Written exercise: Copy the items verbatim, starting with the line that contains "Observing the green" and going on through the last line of the items, with both of those lines included.

Given records:
+---+

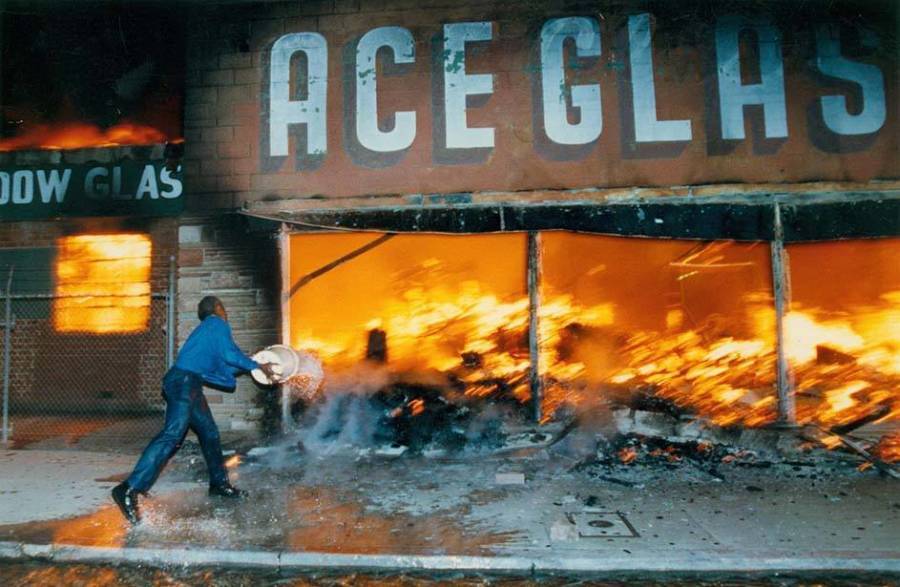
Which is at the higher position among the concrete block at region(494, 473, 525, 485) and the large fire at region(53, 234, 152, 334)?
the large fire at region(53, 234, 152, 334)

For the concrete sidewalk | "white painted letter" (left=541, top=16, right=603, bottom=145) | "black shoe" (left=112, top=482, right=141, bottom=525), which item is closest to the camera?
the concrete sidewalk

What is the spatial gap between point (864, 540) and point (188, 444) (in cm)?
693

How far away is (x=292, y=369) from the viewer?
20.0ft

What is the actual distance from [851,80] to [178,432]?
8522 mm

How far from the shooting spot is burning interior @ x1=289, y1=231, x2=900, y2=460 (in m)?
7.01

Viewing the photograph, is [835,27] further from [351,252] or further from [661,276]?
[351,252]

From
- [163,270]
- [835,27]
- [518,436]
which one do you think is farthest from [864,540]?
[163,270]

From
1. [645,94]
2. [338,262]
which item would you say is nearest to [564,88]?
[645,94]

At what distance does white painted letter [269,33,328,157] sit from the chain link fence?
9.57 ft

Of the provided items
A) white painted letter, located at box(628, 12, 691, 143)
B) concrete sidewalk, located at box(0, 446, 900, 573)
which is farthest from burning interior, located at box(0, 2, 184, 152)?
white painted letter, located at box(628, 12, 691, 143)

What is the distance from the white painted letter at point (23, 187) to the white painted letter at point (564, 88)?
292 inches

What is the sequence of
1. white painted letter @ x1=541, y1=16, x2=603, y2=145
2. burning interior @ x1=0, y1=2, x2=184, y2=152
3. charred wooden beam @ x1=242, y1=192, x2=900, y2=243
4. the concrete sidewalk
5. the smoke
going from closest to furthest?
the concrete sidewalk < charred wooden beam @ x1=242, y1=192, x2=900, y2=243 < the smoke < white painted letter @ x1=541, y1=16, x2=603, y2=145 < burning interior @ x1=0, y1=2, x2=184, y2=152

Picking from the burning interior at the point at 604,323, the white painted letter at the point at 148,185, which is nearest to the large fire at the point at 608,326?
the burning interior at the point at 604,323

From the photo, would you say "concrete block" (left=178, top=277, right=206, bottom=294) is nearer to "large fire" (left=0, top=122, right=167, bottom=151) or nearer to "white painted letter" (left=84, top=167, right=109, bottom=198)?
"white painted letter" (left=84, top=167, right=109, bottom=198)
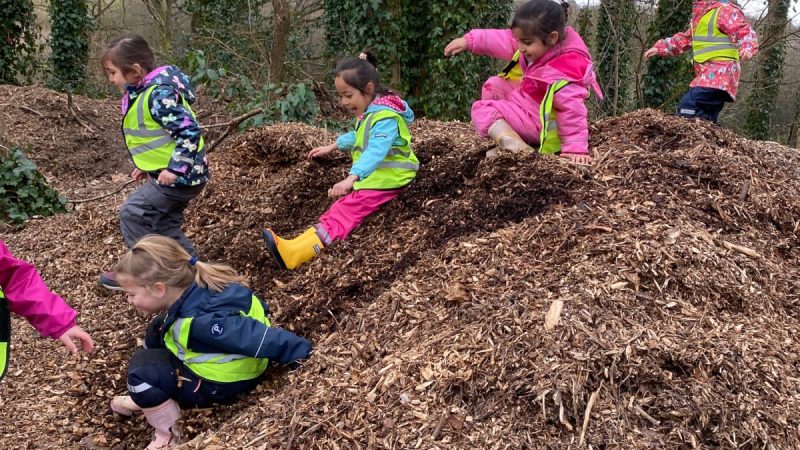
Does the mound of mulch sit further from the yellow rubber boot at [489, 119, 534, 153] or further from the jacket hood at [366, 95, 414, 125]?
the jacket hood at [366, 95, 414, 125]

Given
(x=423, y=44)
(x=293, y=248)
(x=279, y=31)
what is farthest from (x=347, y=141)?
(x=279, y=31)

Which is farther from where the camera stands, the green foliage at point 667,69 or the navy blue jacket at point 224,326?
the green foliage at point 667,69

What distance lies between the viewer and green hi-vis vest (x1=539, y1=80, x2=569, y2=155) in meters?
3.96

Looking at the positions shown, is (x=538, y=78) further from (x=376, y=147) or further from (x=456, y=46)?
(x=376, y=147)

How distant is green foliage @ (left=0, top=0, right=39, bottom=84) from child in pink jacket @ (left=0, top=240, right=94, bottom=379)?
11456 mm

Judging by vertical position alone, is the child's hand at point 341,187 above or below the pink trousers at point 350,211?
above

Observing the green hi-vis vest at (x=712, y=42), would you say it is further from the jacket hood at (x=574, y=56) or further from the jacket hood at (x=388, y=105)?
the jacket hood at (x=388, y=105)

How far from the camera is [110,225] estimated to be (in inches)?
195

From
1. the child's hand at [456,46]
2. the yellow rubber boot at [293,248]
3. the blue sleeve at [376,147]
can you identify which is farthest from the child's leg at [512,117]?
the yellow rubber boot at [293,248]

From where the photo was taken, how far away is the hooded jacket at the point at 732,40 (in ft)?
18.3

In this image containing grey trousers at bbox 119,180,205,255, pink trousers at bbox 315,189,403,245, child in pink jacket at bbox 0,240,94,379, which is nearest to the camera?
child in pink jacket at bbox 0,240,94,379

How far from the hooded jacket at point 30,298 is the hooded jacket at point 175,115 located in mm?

+---+

Finished exercise:
Observing the green hi-vis vest at (x=712, y=42), would you say it is further from the jacket hood at (x=574, y=56) or further from the jacket hood at (x=388, y=105)?
the jacket hood at (x=388, y=105)

How far from the camera is [110,225] estimated to be (in inches)?
195

From
1. the child's hand at [456,46]
2. the yellow rubber boot at [293,248]
3. the blue sleeve at [376,147]
can you identify which is farthest from the child's leg at [512,117]?
the yellow rubber boot at [293,248]

From where the photo was taken, how far away is the hooded jacket at the point at 732,40 (in ft)?
18.3

In this image containing grey trousers at bbox 119,180,205,255, pink trousers at bbox 315,189,403,245, child in pink jacket at bbox 0,240,94,379, which is nearest to the camera?
child in pink jacket at bbox 0,240,94,379

How far from the hooded jacket at point 30,298 is the hooded jacket at point 175,115 located in mm?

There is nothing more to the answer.